Globalement, tous s’accordent à dire que la densité de Night City est vertigineuse, véritable “personnage” à part entière du titre. Il y a des choses à découvrir à chaque coin de rue, de nombreuses saynètes ultras variées et qui donnent un sacré souffle de vie à l’ensemble. Chaque quartier possède une réelle identité tout en restant cohérent avec le reste.
Night City est le fruit d’un travail que l’on imagine titanesque. Un nombre tout simplement incalculable d’éléments ont été créés pour l’occasion. De la moindre publicité à la plus petite des échoppes, tout, dans Night City, respire la crédibilité. On sent qu’un amour incroyable a été porté aux architectures, aux quartiers, aux ambiances, qu’elles soient visuelles ou sonores. Night City est une ville aux atmosphères riches, qui prend des traits différents de jour comme de nuit, tant et si bien que l’on préférera souvent flâner dans les rues plutôt que privilégier le voyage rapide, même si cela suppose de multiplier les phases de véhicule qui elles, ne brillent clairement pas les sensations qu’elles procurent.
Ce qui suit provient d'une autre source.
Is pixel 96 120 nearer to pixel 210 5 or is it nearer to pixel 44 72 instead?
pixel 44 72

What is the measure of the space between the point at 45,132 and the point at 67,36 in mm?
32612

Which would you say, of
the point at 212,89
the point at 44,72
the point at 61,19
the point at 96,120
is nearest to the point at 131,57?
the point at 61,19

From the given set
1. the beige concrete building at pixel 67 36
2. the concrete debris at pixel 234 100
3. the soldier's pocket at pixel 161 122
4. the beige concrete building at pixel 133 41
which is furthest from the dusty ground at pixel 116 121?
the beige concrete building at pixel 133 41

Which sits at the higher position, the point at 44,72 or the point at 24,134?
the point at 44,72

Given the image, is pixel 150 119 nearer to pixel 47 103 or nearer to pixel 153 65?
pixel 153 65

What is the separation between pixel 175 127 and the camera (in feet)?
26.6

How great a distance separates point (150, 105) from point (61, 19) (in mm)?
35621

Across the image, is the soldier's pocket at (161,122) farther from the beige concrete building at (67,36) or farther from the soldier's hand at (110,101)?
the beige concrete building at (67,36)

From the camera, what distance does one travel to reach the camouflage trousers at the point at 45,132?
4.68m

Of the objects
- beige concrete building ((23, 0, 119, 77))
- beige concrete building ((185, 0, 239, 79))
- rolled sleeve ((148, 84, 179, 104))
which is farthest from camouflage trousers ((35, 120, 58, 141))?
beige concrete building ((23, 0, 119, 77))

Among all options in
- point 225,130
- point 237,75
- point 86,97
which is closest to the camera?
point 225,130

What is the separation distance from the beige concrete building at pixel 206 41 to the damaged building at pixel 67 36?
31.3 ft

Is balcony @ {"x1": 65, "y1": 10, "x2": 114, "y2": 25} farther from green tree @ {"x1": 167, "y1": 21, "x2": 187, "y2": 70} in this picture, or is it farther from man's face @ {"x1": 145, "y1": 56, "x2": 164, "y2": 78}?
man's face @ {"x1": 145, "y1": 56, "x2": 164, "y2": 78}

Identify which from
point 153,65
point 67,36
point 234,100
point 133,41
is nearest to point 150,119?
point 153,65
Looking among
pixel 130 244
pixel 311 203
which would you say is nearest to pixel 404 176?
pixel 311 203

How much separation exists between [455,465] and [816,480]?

C’est simple, une fois perdu dans Night City, nous n’avons plus envie de la quitter et il sera très dur de reproduire un monde ouvert urbain et futuriste qui parviendra à lui donner la réplique. C’est une ville qui se tient et surtout, qui existe. — [87], rédacteur chez JeuxVideo.com
Le studio est dans la démesure et ne s’en cache pas. D’un point de vue artistique et visuel, Cyberpunk 2077 semble délivrer toutes ses promesses.
La claque visuelle est également d’ordre technique, et il semblerait que l’optimisation soit satisfaisante sur PC : une RTX 3080 tient bien bel et les 60 FPS en 4K avec tous les effets graphiques à fond, raytracing compris (avec le DLSS). Malheureusement cantonnés à la version PC, les différents testeurs ont quelques réserves vis-à-vis des performances de la version console, notamment sur les plus anciennes.
Braindance
L’immersion passe également par une écriture de très bonne facture, sublimée par une mise en scène millimétrée et omniprésente. La vue imposée à la première personne y est pour beaucoup, ce qui donne une vraie crédibilité aux différents personnages rencontrés, souvent particulièrement marquants.
Il y a beaucoup de réserves sur l’aspect “mature” du titre cependant, où la sexualisation de la micro-société de Night City semble exacerbée à l’extrême, à la limite de la parodie. On recense beaucoup de godemichets à travers la ville. Beaucoup. Genre, vraiment.
Les choix de dialogues très fréquents ont un impact viscéral sur le déroulement des événements (notamment grâce à la fameuse mise en scène), mais leurs conséquences tombent assez régulièrement dans des entonnoirs au dénouement unique (trop pour certains).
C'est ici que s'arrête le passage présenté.